Sabtu, 09 Juni 2012

Upacara Minum The di Jepang

Upacara minum teh adalah ritual tradisional Jepang dalam menyajikan teh untuk tamu. Pada zaman dulu disebut chatō atau cha no yu. Upacara minum teh yang diadakan di luar ruangan disebut nodate.

Teh disiapkan secara khusus oleh orang yang mendalami seni upacara minum teh dan dinikmati sekelompok tamu di ruangan khusus untuk minum teh yang disebut chashitsu. Tuan rumah juga bertanggung jawab dalam mempersiapkan situasi yang menyenangkan untuk tamu seperti memilih lukisan dinding (kakejiku), bunga (chabana), dan mangkuk keramik yang sesuai dengan musim dan status tamu yang diundang.

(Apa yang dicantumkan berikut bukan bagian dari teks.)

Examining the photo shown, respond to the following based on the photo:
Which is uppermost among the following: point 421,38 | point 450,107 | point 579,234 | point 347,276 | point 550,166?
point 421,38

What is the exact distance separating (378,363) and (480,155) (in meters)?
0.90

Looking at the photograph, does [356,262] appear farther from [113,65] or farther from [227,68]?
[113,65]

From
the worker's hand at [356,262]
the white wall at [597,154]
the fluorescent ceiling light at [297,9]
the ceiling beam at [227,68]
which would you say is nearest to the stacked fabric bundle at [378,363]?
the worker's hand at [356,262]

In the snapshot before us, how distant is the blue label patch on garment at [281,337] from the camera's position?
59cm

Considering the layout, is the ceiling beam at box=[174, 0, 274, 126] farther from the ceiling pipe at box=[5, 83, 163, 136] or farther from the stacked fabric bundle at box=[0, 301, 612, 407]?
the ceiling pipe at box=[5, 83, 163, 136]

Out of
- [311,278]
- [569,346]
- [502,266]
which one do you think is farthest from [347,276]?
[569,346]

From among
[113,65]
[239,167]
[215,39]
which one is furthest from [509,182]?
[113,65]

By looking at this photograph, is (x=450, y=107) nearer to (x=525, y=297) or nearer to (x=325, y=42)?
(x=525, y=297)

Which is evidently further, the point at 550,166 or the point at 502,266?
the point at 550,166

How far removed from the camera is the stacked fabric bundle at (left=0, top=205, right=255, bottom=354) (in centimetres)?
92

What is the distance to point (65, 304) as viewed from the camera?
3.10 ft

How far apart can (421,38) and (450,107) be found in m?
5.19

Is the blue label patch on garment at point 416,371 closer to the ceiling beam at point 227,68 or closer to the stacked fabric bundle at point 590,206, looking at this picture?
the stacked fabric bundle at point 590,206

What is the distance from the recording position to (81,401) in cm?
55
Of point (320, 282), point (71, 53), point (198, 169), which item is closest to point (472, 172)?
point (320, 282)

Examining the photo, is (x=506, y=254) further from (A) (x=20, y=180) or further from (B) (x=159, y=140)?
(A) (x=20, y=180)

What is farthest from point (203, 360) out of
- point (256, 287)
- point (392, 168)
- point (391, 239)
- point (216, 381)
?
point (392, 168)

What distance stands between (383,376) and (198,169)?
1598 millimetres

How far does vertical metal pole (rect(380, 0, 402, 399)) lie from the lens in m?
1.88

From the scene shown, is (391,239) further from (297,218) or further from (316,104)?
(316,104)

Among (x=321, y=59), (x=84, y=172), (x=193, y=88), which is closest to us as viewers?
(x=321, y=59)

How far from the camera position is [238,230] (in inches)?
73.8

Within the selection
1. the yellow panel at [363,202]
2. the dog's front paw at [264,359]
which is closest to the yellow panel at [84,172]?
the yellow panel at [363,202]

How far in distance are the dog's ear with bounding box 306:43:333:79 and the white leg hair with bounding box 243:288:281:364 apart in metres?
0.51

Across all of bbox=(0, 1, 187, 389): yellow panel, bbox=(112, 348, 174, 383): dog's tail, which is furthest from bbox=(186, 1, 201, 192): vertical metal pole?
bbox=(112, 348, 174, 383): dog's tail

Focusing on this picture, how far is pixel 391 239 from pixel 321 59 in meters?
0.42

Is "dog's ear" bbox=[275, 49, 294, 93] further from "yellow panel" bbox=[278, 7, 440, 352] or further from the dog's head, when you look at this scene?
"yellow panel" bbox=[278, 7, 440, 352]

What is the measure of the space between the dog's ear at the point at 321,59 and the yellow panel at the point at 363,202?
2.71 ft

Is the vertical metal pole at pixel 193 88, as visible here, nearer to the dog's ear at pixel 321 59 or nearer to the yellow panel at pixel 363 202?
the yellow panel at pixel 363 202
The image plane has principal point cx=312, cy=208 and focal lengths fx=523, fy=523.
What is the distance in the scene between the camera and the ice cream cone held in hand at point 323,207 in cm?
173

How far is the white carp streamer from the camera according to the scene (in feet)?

Teh bukan cuma dituang dengan air panas dan diminum, tapi sebagai seni dalam arti luas. Upacara minum teh mencerminkan kepribadian dan pengetahuan tuan rumah yang mencakup antara lain tujuan hidup, cara berpikir, agama, apresiasi peralatan upacara minum teh dan cara meletakkan benda seni di dalam ruangan upacara minum teh(chashitsu) dan berbagai pengetahuan seni secara umum yang bergantung pada aliran upacara minum teh yang dianut.

Seni upacara minum teh memerlukan pendalaman selama bertahun-tahun dengan penyempurnaan yang berlangsung seumur hidup. Tamu yang diundang secara formal untuk upacara minum teh juga harus mempelajari tata krama, kebiasaan, basa-basi, etiket meminum teh dan menikmati makanan kecil yang dihidangkan.

Pada umumnya, upacara minum teh menggunakan teh bubuk matcha yang dibuat dari teh hijau yang digiling halus. Upacara minum teh menggunakan matcha disebut matchadō, sedangkan bila menggunakan teh hijau jenis sencha disebut senchadō.

Dalam percakapan sehari-hari di Jepang, upacara minum teh cukup disebut sebagai ocha (teh). Istilah ocha no keiko bisa berarti belajar mempraktekkan tata krama penyajian teh atau belajar etiket sebagai tamu dalam upacara minum teh.

 Sejarah

Lu Yu (Riku U) adalah seorang ahli teh dari dinasti Tang di Tiongkok yang menulis buku berjudul Ch'a Ching atau Chakyō .Buku ini merupakan ensiklopedia mengenai sejarah teh, cara menanam teh, sejarah minum teh, dan cara membuat dan menikmati teh.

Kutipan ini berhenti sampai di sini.